__Aim 1__: Reproduce the stretch of the combinatorics thread from "2. Originally Posted" through "for your reply." word for word.

1. ## Combinatorics.

Hi:
S= {1, 2, ..., n}, T= {f: S-->S| i < j implies if <= jf}. How many elements does T have? It's been two days I have been working on this problem and still I don't find the solution. May be somebody gives me a little help. Thanks.

2. Originally Posted by ENRIQUESTEFANINI
Hi:
S= {1, 2, ..., n}, T= {f: S-->S| i < j implies if <= jf}. How many elements does T have? It's been two days I have been working on this problem and still I don't find the solution. May be somebody gives me a little help. Thanks.
Does if mean f(i) and likewise for jf? Then isn't |T| = 1 with only the identity function? We are saying we want all permutations that are order-preserving..

EDIT: Oh sorry that's only if f is onto. Okay let me think about it.

3. Yes. if, jf are f(i), f(j) respectively. Thanks for your reply.

4. Originally Posted by ENRIQUESTEFANINI
I recommend looking at small values of n to get a handle. I think the combinatorial solution is fairly tricky. If all you need to do is generate numbers, then I think an easier option is to find a recursion (you can define a helper function like g(n,k) to suit your needs.) The combinatorial formula and explanation can be found by entering the first few terms in OEIS.

5. To generate the numbers is not what I want. Neither is to haave the formula. But, yes, the reasoning which takes me to the formula.

The problem is given as an example in a text book. Reading further on I have just discovered the author provides the answer, although he does not explain how one reaches to it. It is:

$\sum_{k=1}^{n-1}\left(\begin{array}{c}{n-1}&{k-1}\end{array}\right)\left(\begin{array}{c}n&k\end{ array}\right) - 1$

Now my curiosity is greater than before: why has the formula this form? If I start from a function like g(n,k), and if I call u (u(n)) the funcion that gives me |T| when |S| = n, may be I could construct u. That is, I must find g(n,n) for all n. Regards and best wishes.

6. Originally Posted by ENRIQUESTEFANINI
To generate the numbers is not what I want. Neither is to haave the formula. But, yes, the reasoning which takes me to the formula.

The problem is given as an example in a text book. Reading further on I have just discovered the author provides the answer, although he does not explain how one reaches to it. It is:

$\sum_{k=1}^{n-1}\left(\begin{array}{c}{n-1}&{k-1}\end{array}\right)\left(\begin{array}{c}n&k\end{ array}\right) - 1$

Now my curiosity is greater than before: why has the formula this form? If I start from a function like g(n,k), and if I call u (u(n)) the funcion that gives me |T| when |S| = n, may be I could construct u. That is, I must find g(n,n) for all n. Regards and best wishes.
That formula does not produce correct values so maybe there is a typo somewhere. Formula:

$\displaystyle |T_n| = \sum_{k=0}^{n-1}\binom{n+k-1}{k} = \binom{2n-1}{n}$

Explanation quoted from A001700:

"To show for example that C(2n+1, n+1) is the number of monotone maps from 1..n+1 to 1..n+1, notice that we can describe such a map by a nondecreasing sequence of length n+1 with entries from 1 to n+1. The number k of increases in this sequence is anywhere from 0 to n. We can specify these increases by throwing k balls into n+1 boxes, so the total is Sum_{k=0..n} C((n+1)+k-1, k) = C(2n+1, n+1)."

__Spatial question rows__:
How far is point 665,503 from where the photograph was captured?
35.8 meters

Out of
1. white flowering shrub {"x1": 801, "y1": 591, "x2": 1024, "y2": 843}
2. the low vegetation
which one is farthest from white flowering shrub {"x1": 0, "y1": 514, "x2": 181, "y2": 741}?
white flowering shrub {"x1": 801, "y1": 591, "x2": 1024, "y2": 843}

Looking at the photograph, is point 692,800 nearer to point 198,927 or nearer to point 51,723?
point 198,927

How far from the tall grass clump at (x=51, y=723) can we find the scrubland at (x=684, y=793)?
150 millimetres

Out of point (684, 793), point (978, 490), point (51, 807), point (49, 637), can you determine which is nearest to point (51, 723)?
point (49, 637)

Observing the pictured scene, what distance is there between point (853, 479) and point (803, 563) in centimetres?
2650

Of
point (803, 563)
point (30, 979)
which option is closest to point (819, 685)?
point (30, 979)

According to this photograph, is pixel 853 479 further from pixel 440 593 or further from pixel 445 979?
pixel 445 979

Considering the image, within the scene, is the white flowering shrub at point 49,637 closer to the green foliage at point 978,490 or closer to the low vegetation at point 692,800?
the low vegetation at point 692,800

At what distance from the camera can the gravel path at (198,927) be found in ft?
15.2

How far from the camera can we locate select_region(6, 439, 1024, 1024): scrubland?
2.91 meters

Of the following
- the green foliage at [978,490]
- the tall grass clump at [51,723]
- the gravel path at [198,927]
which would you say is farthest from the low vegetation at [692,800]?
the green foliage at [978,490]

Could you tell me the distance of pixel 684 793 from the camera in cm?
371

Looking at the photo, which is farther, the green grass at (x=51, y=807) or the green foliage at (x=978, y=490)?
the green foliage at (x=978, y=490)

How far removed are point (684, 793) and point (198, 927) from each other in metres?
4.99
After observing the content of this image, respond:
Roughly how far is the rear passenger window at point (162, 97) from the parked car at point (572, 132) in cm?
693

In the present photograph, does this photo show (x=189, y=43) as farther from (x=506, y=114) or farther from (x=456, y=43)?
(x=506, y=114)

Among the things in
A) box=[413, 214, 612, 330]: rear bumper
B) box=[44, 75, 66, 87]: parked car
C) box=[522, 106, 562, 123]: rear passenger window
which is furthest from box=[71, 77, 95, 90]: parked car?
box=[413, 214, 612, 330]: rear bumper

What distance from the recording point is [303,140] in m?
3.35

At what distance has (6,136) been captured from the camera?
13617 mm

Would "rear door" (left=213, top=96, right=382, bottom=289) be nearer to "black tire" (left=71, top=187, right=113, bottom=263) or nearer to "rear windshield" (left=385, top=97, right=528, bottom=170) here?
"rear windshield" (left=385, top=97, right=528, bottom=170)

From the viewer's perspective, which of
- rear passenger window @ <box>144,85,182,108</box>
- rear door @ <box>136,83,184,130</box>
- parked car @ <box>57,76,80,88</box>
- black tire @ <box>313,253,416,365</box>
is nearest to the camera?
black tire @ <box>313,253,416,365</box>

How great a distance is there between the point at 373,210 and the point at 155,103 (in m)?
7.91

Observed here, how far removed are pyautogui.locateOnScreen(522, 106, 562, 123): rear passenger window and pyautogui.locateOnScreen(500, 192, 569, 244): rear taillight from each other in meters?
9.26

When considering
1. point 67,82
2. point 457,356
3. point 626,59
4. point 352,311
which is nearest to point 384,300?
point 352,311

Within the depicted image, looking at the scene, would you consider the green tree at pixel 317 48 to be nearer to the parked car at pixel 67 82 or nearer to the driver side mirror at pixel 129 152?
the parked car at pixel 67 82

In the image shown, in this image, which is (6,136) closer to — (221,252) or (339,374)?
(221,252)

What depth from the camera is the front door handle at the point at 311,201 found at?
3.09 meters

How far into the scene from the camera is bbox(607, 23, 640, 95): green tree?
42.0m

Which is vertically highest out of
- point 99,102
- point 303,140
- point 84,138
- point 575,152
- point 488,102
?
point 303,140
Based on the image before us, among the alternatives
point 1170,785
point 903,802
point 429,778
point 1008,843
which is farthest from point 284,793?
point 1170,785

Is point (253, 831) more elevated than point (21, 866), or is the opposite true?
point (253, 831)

__Aim 2__: Write out the rows from the line containing "Within the depicted" through the line containing "3.09 meters", keeping every line unchanged.

__Correct answer 1__:
2. Originally Posted by ENRIQUESTEFANINI
Hi:
S= {1, 2, ..., n}, T= {f: S-->S| i < j implies if <= jf}. How many elements does T have? It's been two days I have been working on this problem and still I don't find the solution. May be somebody gives me a little help. Thanks.
Does if mean f(i) and likewise for jf? Then isn't |T| = 1 with only the identity function? We are saying we want all permutations that are order-preserving..

EDIT: Oh sorry that's only if f is onto. Okay let me think about it.

3. Yes. if, jf are f(i), f(j) respectively. Thanks for your reply.

__Correct answer 2__:
Within the depicted image, looking at the scene, would you consider the green tree at pixel 317 48 to be nearer to the parked car at pixel 67 82 or nearer to the driver side mirror at pixel 129 152?
the parked car at pixel 67 82

In the image shown, in this image, which is (6,136) closer to — (221,252) or (339,374)?
(221,252)

What depth from the camera is the front door handle at the point at 311,201 found at?
3.09 meters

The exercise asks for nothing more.